8. Il résulte de tout ce qui précède que la commune de Menton n'est pas fondée à soutenir que c'est à tort ce que, par le jugement attaqué, le tribunal administratif de Nice a annulé l'arrêté du 23 décembre 2016, pour le motif énoncé au point 7, et lui a enjoint de délivrer au syndic de copropriété de la résidence " Le Louvre " un arrêté de non-opposition à déclaration préalable.

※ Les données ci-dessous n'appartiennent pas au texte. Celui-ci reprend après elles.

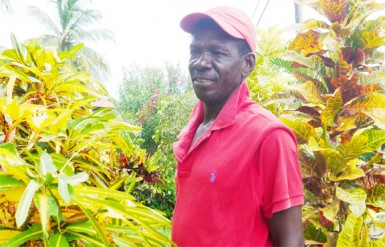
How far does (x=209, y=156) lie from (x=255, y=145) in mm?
198

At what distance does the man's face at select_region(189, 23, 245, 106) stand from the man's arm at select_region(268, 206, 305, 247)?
0.50 meters

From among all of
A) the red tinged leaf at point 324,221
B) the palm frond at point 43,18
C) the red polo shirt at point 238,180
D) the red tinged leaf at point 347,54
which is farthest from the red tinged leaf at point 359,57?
the palm frond at point 43,18

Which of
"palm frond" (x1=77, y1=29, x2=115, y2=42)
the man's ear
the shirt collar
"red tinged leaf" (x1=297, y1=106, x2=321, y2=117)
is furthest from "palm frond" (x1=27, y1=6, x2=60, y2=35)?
the man's ear

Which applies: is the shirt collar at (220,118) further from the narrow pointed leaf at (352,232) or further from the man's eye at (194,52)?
the narrow pointed leaf at (352,232)

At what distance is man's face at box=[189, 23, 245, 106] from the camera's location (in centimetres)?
155

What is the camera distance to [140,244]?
4.99 ft

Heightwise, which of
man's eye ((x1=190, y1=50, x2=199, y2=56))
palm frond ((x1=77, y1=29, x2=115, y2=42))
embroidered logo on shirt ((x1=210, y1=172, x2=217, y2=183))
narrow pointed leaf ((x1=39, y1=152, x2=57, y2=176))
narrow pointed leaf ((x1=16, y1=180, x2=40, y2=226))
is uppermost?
man's eye ((x1=190, y1=50, x2=199, y2=56))

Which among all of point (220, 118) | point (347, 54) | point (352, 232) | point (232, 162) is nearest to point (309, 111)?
point (347, 54)

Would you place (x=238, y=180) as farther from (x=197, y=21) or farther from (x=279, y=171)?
(x=197, y=21)

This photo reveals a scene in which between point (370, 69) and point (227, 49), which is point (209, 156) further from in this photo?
point (370, 69)

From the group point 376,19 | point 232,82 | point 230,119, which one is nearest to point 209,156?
point 230,119

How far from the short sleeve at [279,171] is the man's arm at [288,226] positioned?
0.09 feet

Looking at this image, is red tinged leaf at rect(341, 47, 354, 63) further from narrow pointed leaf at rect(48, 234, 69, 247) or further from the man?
narrow pointed leaf at rect(48, 234, 69, 247)

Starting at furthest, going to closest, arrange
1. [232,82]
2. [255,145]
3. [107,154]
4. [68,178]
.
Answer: [107,154] → [232,82] → [255,145] → [68,178]
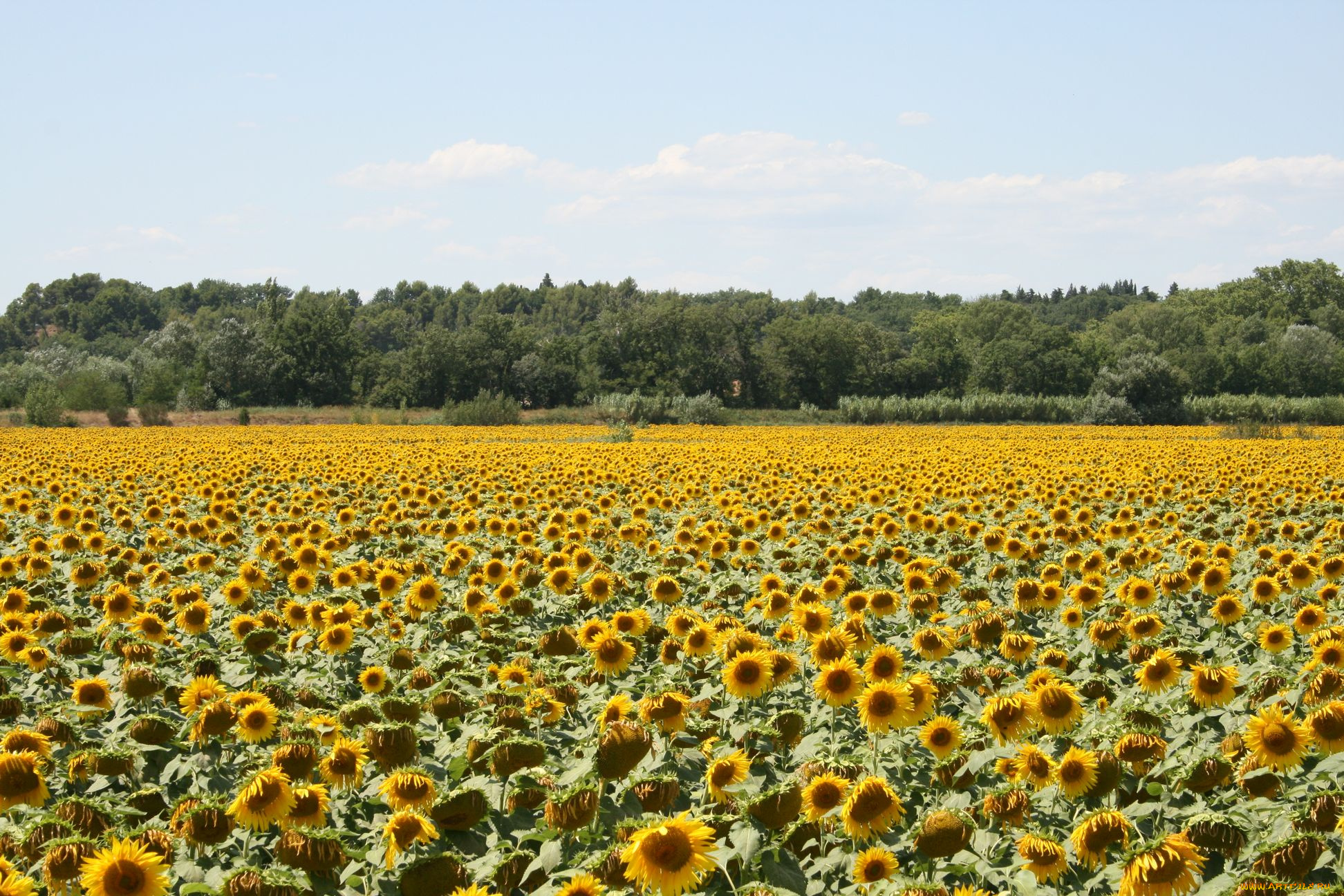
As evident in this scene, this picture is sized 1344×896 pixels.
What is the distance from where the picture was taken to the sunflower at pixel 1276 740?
4328 mm

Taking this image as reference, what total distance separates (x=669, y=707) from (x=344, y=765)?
134 cm

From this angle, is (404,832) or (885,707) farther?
(885,707)

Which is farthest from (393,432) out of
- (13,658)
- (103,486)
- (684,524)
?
(13,658)

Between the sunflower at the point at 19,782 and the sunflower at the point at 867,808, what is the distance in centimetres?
298

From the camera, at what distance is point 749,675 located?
5160 mm

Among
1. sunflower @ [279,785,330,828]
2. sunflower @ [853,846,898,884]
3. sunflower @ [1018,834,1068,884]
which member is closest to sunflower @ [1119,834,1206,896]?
sunflower @ [1018,834,1068,884]

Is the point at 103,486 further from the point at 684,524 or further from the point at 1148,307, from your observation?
the point at 1148,307

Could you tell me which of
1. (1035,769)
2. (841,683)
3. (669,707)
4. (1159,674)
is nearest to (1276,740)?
(1035,769)

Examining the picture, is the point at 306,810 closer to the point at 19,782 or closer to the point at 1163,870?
the point at 19,782

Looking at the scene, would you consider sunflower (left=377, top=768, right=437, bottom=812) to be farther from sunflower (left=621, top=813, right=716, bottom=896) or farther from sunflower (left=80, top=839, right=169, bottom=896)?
sunflower (left=621, top=813, right=716, bottom=896)

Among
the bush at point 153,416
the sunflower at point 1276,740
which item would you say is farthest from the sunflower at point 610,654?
the bush at point 153,416

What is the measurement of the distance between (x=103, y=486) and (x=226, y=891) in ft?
48.3

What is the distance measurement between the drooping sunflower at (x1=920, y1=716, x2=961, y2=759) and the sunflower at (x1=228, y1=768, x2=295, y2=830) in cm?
262

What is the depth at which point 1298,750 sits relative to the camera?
4344mm
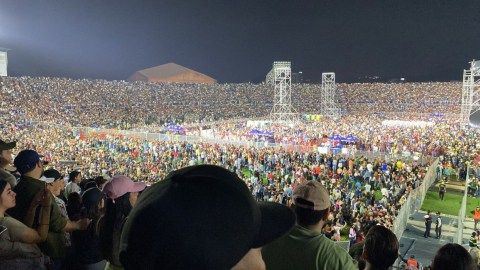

9. Les dispositions de l'article L. 761-1 du code de justice administrative font obstacle à ce que soit mise à la charge du syndicat des copropriétaires de la résidence " Le Louvre ", qui n'est pas, dans la présente instance, la partie perdante, la somme que la commune de Menton demande au titre des frais exposés par elle et non compris dans les dépens. Dans les circonstances de l'espèce, il y a lieu de mettre à la charge de la commune de Menton une somme de 2 000 euros au titre des frais exposés par le syndicat des copropriétaires de la résidence " Le Louvre " et non compris dans les dépens.
D É C I D E :
Article 1er : La requête de la commune de Menton est rejetée.
Article 2 : La commune de Menton versera au syndicat des copropriétaires de la résidence " Le Louvre " une somme de 2 000 euros au titre de l'article L. 761-1 du code de justice administrative.
Article 3 : Le présent arrêt sera notifié à la commune de Menton et au syndicat des copropriétaires de la résidence " Le Louvre ".
Délibéré après l'audience du 14 octobre 2021, où siégeaient :
- M. Chazan, président,
- M. d'Izarn de Villefort, président assesseur,
- M. Quenette, premier conseiller.
Rendu public par mise à disposition au greffe le 28 octobre 2021.